* WORK REQUEST *
Look through the data below for the line with "ERATO Rio 3" and the line with "UnaNotaConAmor's tweet photo.", then output those two and all lines in between, exactly as written.

* LISTED RECORDS *
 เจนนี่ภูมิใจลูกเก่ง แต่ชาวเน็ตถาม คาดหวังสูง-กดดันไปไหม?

* * *

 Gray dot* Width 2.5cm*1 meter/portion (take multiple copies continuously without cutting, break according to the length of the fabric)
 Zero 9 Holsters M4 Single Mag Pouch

...

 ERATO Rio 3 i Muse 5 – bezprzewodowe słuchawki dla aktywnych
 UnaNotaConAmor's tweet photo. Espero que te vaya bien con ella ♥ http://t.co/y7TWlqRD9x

* RESULT BELOW *
 ERATO Rio 3 i Muse 5 – bezprzewodowe słuchawki dla aktywnych
 UnaNotaConAmor's tweet photo. Espero que te vaya bien con ella ♥ http://t.co/y7TWlqRD9x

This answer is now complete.